» **Task material**

● ● ● ● ● ● ●

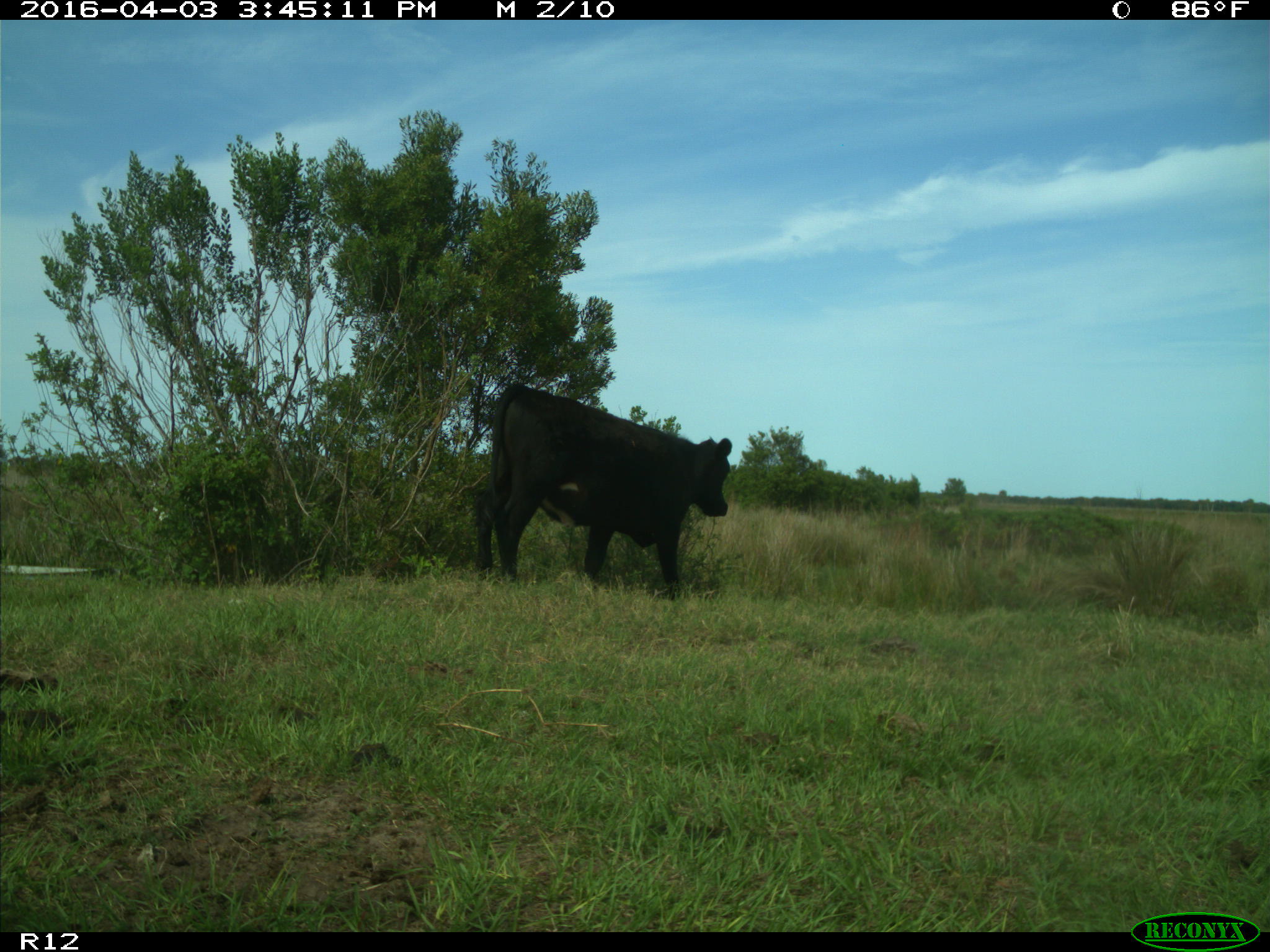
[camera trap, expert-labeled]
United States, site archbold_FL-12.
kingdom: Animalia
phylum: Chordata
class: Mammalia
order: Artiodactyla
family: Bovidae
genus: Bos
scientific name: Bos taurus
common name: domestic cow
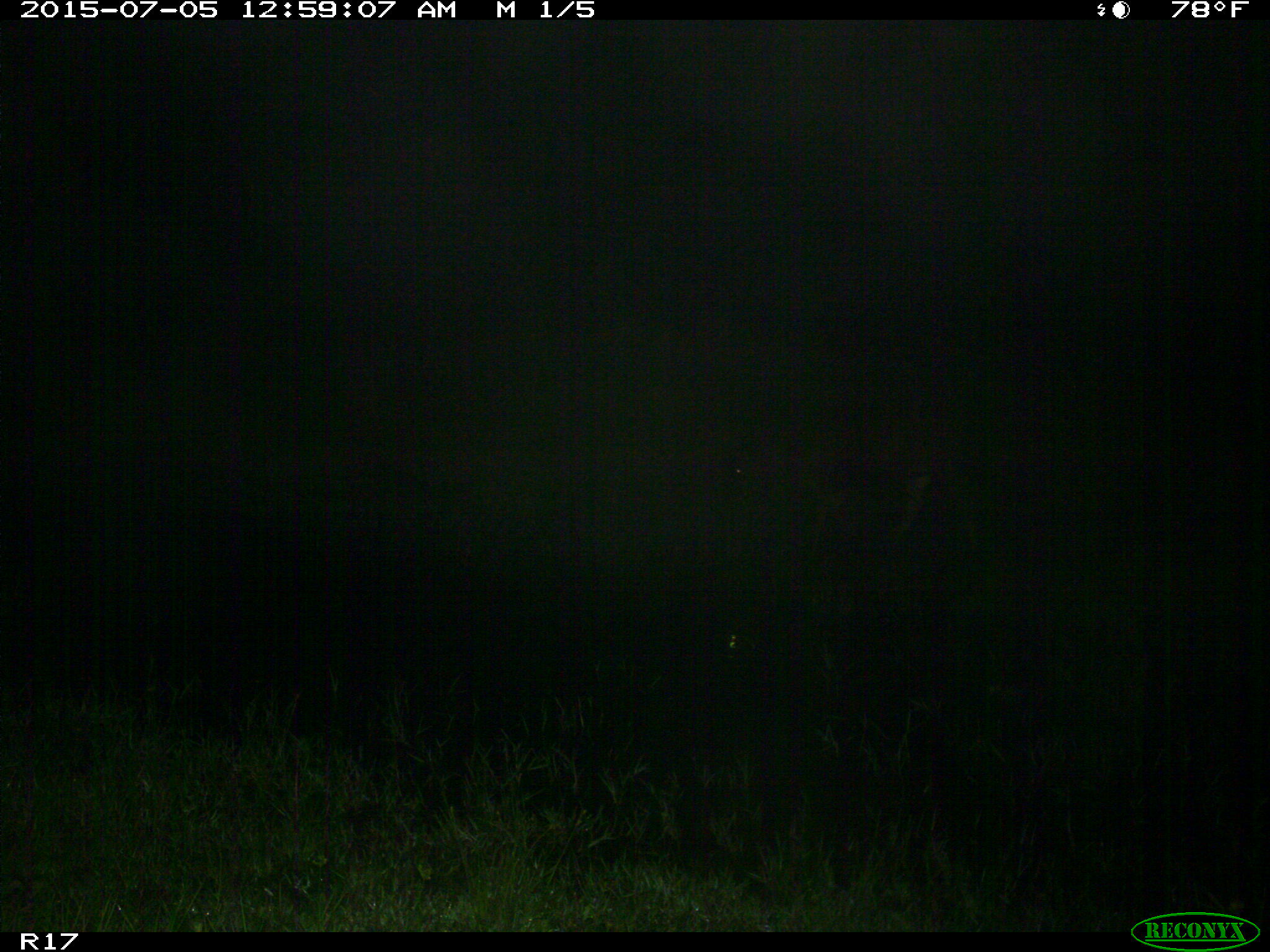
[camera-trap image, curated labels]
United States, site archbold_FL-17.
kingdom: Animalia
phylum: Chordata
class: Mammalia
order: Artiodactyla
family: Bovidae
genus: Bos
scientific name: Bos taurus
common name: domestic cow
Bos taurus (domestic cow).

● ● ● ● ● ● ●

» **About this exercise**
Print the entries above exactly, taking out only the pictures.

» **Task result**
[camera trap, expert-labeled]
United States, site archbold_FL-12.
kingdom: Animalia
phylum: Chordata
class: Mammalia
order: Artiodactyla
family: Bovidae
genus: Bos
scientific name: Bos taurus
common name: domestic cow
[camera-trap image, curated labels]
United States, site archbold_FL-17.
kingdom: Animalia
phylum: Chordata
class: Mammalia
order: Artiodactyla
family: Bovidae
genus: Bos
scientific name: Bos taurus
common name: domestic cow
Bos taurus (domestic cow).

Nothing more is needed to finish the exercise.